Material supplied —
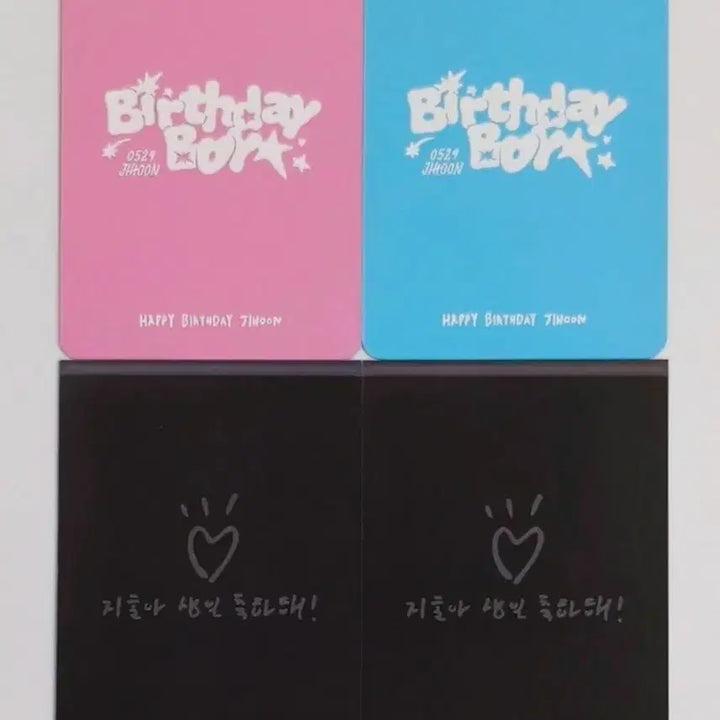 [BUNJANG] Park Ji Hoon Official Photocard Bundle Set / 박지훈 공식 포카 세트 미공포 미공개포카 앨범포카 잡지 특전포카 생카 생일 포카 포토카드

...

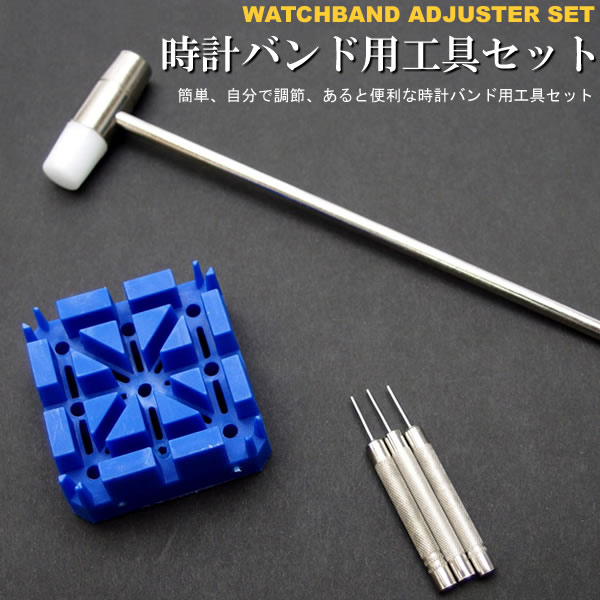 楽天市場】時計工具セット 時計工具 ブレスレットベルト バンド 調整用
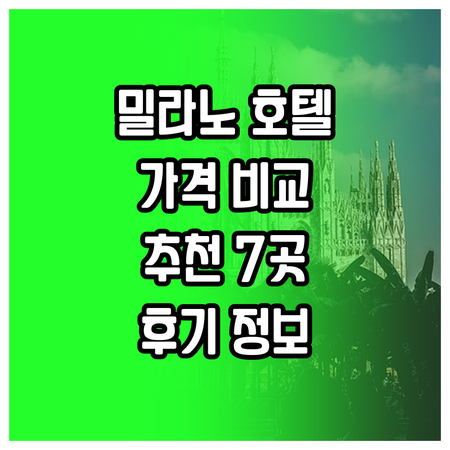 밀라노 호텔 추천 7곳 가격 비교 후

...

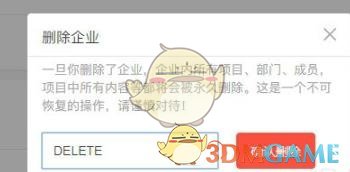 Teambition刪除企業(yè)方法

Try it —
In the listing above, find the line containing "楽天市場】時計工具セット 時計工具 ブレスレットベルト バンド 調整用" and the line containing "밀라노 호텔 추천 7곳 가격 비교 후", then print exactly those two lines and every line between them, minus the pictures.

Your response —
 楽天市場】時計工具セット 時計工具 ブレスレットベルト バンド 調整用
 밀라노 호텔 추천 7곳 가격 비교 후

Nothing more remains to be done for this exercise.